Could be a concession on Yahoo's part that they can't figure out what's important on a page. Or it could be that this is a sign that CSS positioning has made page structure irrelevant.
Search engine algos are at their best when they become an expansion of human perception. This mucks up the whole thing. I lump it in there with the nofollow attribute for controlling PageRank distribution. As soon as you have that kind of disconnect between the algo and the user experience, you're on a slippery slope. Ecological disaster, IMO.
I don't know if I like it or not, but it seems funny everyone is blasting Yahoo! when we have a rel="nofollow" link attribute for PR.
Did Google ask MSN and Y! to make sure they were going to support the tag that directly impacts their Patented PageRank algo? Or, if Y! and M would support it for discounting paid advertisers links? (I don't see any of you ranting in the Google forum because of the increased page clutter.)
No, sorry, my bad, I forgot, it's Google's tag, they can do as they feel is right, but no one else can. Don't use it if you don't like it.
How ridiculous everyone gets their panties in a wad because Yahoo! gave people something some people asked for and didn't ask permission. How out of line did Y! get? What were those idiots thinking? Silly fools, don't they know they have to ask?
|Are they actually including tag attributes in their indexing ... storage... algorythms? |
You really think SEs 'strip' html it's the tags prior to storage? If so, where do those cached pages come from? You know, the ones with the formatting that look like the page on your website, but are served from the SE...
If it weren't ever 'out of date' I would buy the theory they are using something similar to php's fopen(), but since the cache and the actual page aren't always the same, me thinks they haves some copies of them tags on file somewhere...
Added: Maybe I should state "I don't see most ranting because of increased page clutter created by Google. Yes, there were some who were opposed, but that was to the principle of the tag (most recently re: paid advertisers), not the increased clutter, because it's too long. It could just as easily be rel="nf", etc."
Edited: A couple of times, for clarity, etc.
Added2: Sorry, was a little hot when it seemed like all anyone was doing was ranting about how silly Y! was for not making sure everyone could support the tag, when we have tags for other SEs not everyone supports.
Added3: I bet if we all didn't use any proprietary tags, they would stop creating proprietary tags, but that's probably not going to happen.
I probably shouldn't have clicked on the Y! link today.
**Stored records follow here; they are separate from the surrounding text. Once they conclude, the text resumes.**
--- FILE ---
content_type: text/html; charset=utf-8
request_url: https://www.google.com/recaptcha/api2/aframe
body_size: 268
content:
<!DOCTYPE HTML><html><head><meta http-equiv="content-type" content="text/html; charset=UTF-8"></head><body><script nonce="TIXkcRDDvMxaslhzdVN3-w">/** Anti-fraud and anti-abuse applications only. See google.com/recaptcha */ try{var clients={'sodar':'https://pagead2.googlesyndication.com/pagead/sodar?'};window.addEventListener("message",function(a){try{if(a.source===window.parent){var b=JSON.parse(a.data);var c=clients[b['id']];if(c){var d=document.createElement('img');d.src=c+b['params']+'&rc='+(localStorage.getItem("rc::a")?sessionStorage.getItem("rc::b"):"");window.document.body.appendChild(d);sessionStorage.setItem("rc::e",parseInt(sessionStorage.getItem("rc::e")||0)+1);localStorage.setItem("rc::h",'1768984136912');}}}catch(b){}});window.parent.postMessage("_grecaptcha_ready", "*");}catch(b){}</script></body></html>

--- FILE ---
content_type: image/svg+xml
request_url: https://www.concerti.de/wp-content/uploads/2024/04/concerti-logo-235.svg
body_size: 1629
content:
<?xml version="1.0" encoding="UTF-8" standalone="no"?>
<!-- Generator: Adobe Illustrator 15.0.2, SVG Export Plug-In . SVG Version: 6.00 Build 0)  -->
Sorry.
One last addition:
If they really stripped all html prior to processing and ranking, then having an H1 or H2 tag could not possibly matter, because they wouldn't know it's there.
They also wouldn't know what's inside that title tag, or the description, or... I wonder what methods they use to try to detect white text on a white background? The notion SEs strip all html or tags prior to processing and/or storage is illogical.
since when does yahoo pay attention to tags?
I've tried every incarnation of robots noidex, noodp and still can't get a site de-listed. yes, de-listed.